— begin TEXT SHOWN —
Much of the Arctic has been inhabited since at least the end of the last ice age, and some areas for far longer[1]. During this time, human groups have come and gone, and evolved and adapted, their patterns of settlement changing, often abruptly, in response not only to climate but also to regional patterns such as resource availability, relations with neighbors, landscape change, hunting and fishing technology, and the rise of reindeer husbandry[2]. In recent centuries and in particular the twentieth century, forces from outside the region have shaped human patterns in the Arctic, as the modern world has extended its reach and influence. Today, the Arctic is home to a large number of indigenous peoples with distinct cultures, languages, traditions, and ways of interacting with their environment[3]. They have in common a close connection to their surroundings, an intimate understanding of their environment[4], complex relationships with national and sub-national governments and non-indigenous migrants to the Arctic[5], a way of life that mixes modern and traditional activities, and a major stake in the future of the region[6]. An overview of humans in the Arctic is given in the Arctic Climate Impact Assessment (ACIA), Chapter 1.

This article attempts to show some of the observations of change that indigenous inhabitants of the Arctic consider to be related to climate change. In doing so, the comments and perspective also show what climate change means to them and their communities within the context of the other forces affecting their lives and cultures. Although little material is available concerning indigenous perspectives on ultraviolet (UV) radiation and ozone depletion, this article includes a short summary of some related observations. Other chapters of the ACIA describe impacts on specific components of the environment and areas of human activity and so draw extensively on indigenous knowledge and perspectives, a level of inclusion that is unprecedented in an assessment of the type and scope of the ACIA.

This chapter addresses the impacts of climate change and variability on those affected most directly: the people whose ways of life are based on their use of the land and waters of the Arctic. This has been achieved using a series of case studies drawn from existing research projects that have been selected to give, through specific examples rather than general summaries, a sense of the variety of indigenous perspectives on climate change in the Arctic. The case studies are idiosyncratic, reflecting differences in the communities they describe as well as differences in the aims and methods of the studies from which they derive. Because they are examples, the case studies cannot reflect all the views held within arctic communities. Some communities, such as those in Greenland that fish for cod, may see benefits from climate change if fish stocks increase, a perspective that may be missing from case studies focusing more on the negative impacts of climate change. Nonetheless, the case studies are intended to give a human face to some of the impacts of weather and climate change observed by arctic residents.
— end TEXT SHOWN —
- **TASK SET**:
1. In the text on Arctic peoples and climate change, which communities might benefit from climate change, and under what condition?
2. Summarize the text on Arctic peoples and climate change in two sentences.
3. Carry the text on Arctic peoples and climate change forward from its last sentence.
— begin DATA LINES —
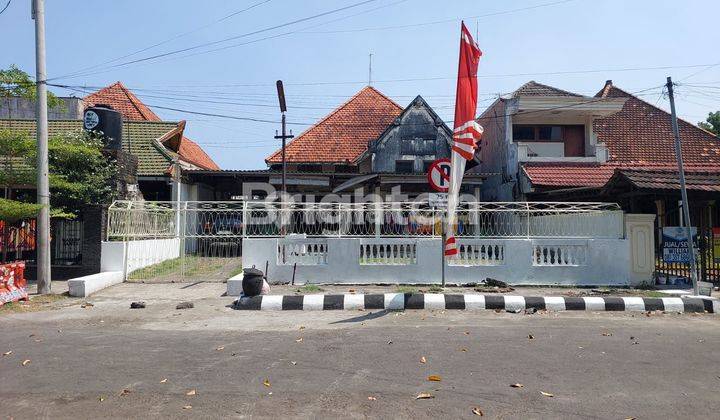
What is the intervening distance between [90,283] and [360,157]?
41.5 ft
— end DATA LINES —
- **ANSWERS BY TASK**:
1. Communities in Greenland that fish for cod might benefit if fish stocks increase.

2. The Arctic has been inhabited since at least the end of the last ice age and is now home to many indigenous peoples with distinct cultures who share a close connection to their environment and a major stake in the region's future. This article presents indigenous observations of climate change through case studies drawn from existing research projects, which show a variety of perspectives and give a human face to the impacts of weather and climate change.

3.
Although people plan around expectations that reflect the climate of their area, their daily activities are affected more by the day’s weather. Many of the statements and perspectives contained in this chapter reflect perceptions of weather and changes in weather patterns and variability, which are also of interest to climatologists examining the ways that climate change is manifested in the Arctic[7]. The distinction between weather change and climate change is not simple, and observations about weather may indicate something significant about the arctic climate. It is also likely that the publicity surrounding climate change has led many people in the Arctic, as elsewhere, to interpret observations in the light of climate, whether or not this is appropriate. This article presents the connections indigenous peoples draw between their own observations and the general phenomenon of climate change.

In describing the significance of climate change for indigenous peoples, it is important to remember that there are many forms of environmental change in the Arctic, as well as extensive social changes related to modernization and globalization[8]. The challenges these pose often require great attention and effort by indigenous peoples and organizations. From negotiating the creation of Nunavut in Canada to responding to threats from oil and gas development in northern Russia, arctic indigenous peoples have had to organize themselves to articulate and fight for their values and ways of life. In some cases, they have been successful in promoting global action. The Stockholm Convention on Persistent Organic Pollutants was adopted in 2001, in no small part resulting from concerns about contaminants in the Arctic and their impacts on indigenous peoples and cultures[9]. More recently, Inuit leaders have framed climate change as a human rights issue (Sheila Watt-Cloutier as quoted in Brown[10]). Climate change is a topic about which indigenous peoples have a great deal to share with the world.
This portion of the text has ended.